Does Beauty in design perceive us to think that a product is easier to use?
“Aesthetic designs look easier to use and have a higher probability of being used, whether or not they actually are easier to use” (Lidwell, Holden, & Butler (2003)
We live in a society where first impressions play a large part in our long-term attitude to a product. As researchers Masaaki Kurosu and Kaori Kashimura found during a study of how people use computers at the Design Centre, Hitachi in Tokyo 1995. Designers should Make an effort not only to improve the inherent usability of a product but to also ensure that the the aesthetic aspect of the interface is appealing.
This is why Aesthetics are so important to consider when designing a subject.

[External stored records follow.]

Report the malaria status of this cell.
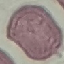

It is uninfected.

Cell patch, automatically extracted from a larger field of view and resized to 64 × 64 pixels. Photographed with a smartphone camera at the microscope eyepiece. Giemsa stain. Thin smear of blood.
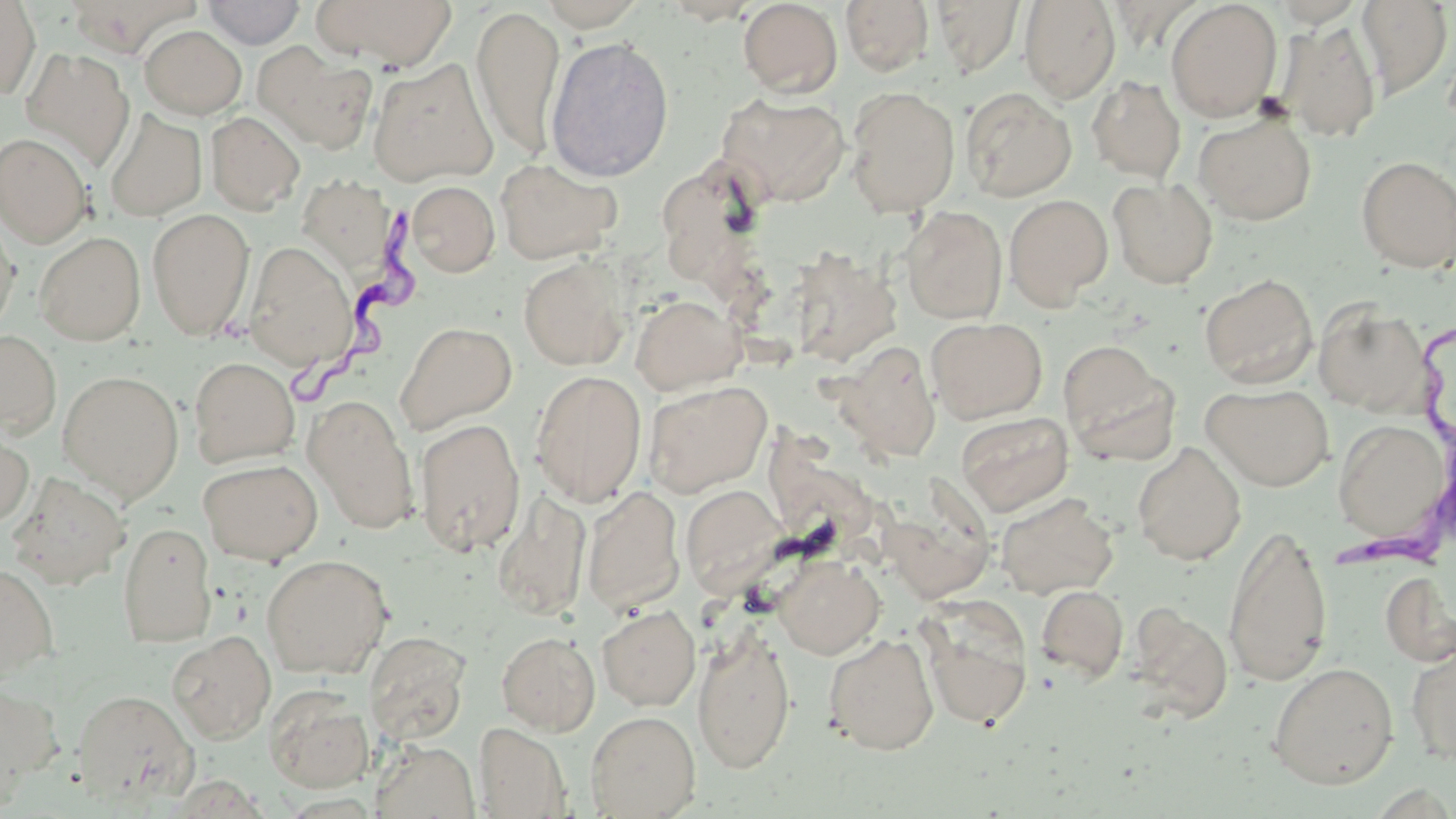
Approximate bounding boxes as (x1,y1)-(x2,y2) corner pairs in pixels. Uninfected red blood cell locations: (0,0)-(40,101), (202,0)-(306,48), (311,0)-(458,69), (539,0)-(649,30), (659,0)-(762,24), (840,0)-(934,76), (931,0)-(1025,77), (1019,0)-(1121,104), (1165,0)-(1283,121), (738,1)-(843,98), (1355,1)-(1453,99), (472,6)-(565,161), (1279,18)-(1382,142), (139,25)-(247,119), (545,35)-(675,182), (254,43)-(377,153), (21,47)-(134,170), (367,58)-(499,186), (1087,76)-(1186,183), (845,87)-(961,216), (960,87)-(1077,201), (716,92)-(850,207), (104,109)-(207,222), (206,111)-(305,214), (1193,113)-(1317,226), (0,133)-(92,248), (1356,155)-(1456,273), (495,156)-(623,264), (299,168)-(397,262), (1108,178)-(1218,289), (406,181)-(500,277), (1004,194)-(1113,308), (0,206)-(19,337), (900,206)-(1008,324), (147,208)-(255,341), (34,232)-(145,345), (245,239)-(358,371), (787,247)-(903,367), (519,257)-(631,370), (1199,273)-(1319,389), (630,294)-(747,395), (1313,301)-(1432,416), (926,317)-(1048,424), (395,321)-(517,434), (0,330)-(61,438), (834,340)-(941,463), (1058,341)-(1178,463), (189,356)-(299,468), (58,370)-(184,503), (530,370)-(647,507), (644,381)-(772,497), (1201,382)-(1335,491), (304,396)-(420,534), (956,411)-(1073,516), (415,418)-(526,557), (1333,418)-(1450,548), (0,425)-(34,531), (1132,442)-(1246,565), (198,458)-(323,565), (6,472)-(131,588), (681,484)-(786,593), (581,485)-(685,614), (492,491)-(592,622), (995,493)-(1118,599), (117,521)-(217,647), (1222,521)-(1333,689), (260,553)-(394,678), (773,556)-(884,659), (0,563)-(58,682), (1380,571)-(1456,668), (1035,584)-(1129,683), (916,597)-(1034,731), (597,604)-(701,710), (1128,604)-(1233,725), (692,628)-(796,775), (167,630)-(276,743), (496,631)-(600,735), (364,632)-(471,744), (823,632)-(939,755), (1404,641)-(1456,764), (1267,661)-(1399,789), (0,684)-(63,801), (264,685)-(375,793), (72,689)-(199,806), (586,710)-(700,818), (474,722)-(571,818), (371,740)-(480,819). Trypanosoma brucei locations: (294,190)-(433,401), (1339,330)-(1455,572). Slide-level diagnosis: Trypanosoma brucei. Thin blood film. Single field of view. Image is 1456×819 pixels. 1000x magnification. May-Grünwald-Giemsa stain. Optical microscopy.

According to Lidwell, Holden and Butler, unaesthetic designs create a more negative attitude as people tend to be less tolerant of design problems.

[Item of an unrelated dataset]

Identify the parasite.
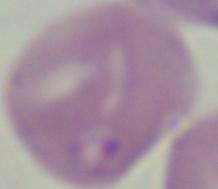
Babesia.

This negative relationship has been found to limit thinking and suppress creativity. While The positive relationship between a design and it’s user was found to promote creative thinking and problem solving.
“Such personal and positive relationships with a design evoke feelings of affection, loyalty, and patience.” (Lidwell, Holden & Butler 2003)
Most of us use the internet on a daily basis, if not multiple times in a day, design aesthetics are largely responsible for how we navigate through a website. This is centered around having a Balanced Website Design (BWD). “There are three components that need to be considered carefully and comprehensively – aesthetics, usability and purpose” (Lawrence & Tavakol, 2007)
These are all elements which play a very important role in the long-term usability and success of any design. It is essential that we strive to achieve this positive relationship between our design and it’s user to help alleviate further fatigue and reduction in cognitive performance, already apparent through stress caused in our everyday lives.
Kurosu,M., & Kashimura, K. (1995). “Apparent Usability vs. Inherent Usability.” Conference Companion: 292-293.
Lawrence, D., & Tavakol, S. (2007). Balanced website design: Optimising aesthetics, usability and purpose. London: Springer.
Lidwell, W., Holden, K., & Butler, J. (2003). Aesthetic-Usability Effect. In Universal Principles of Design (pp.18-19). Massachusetts: Rockport.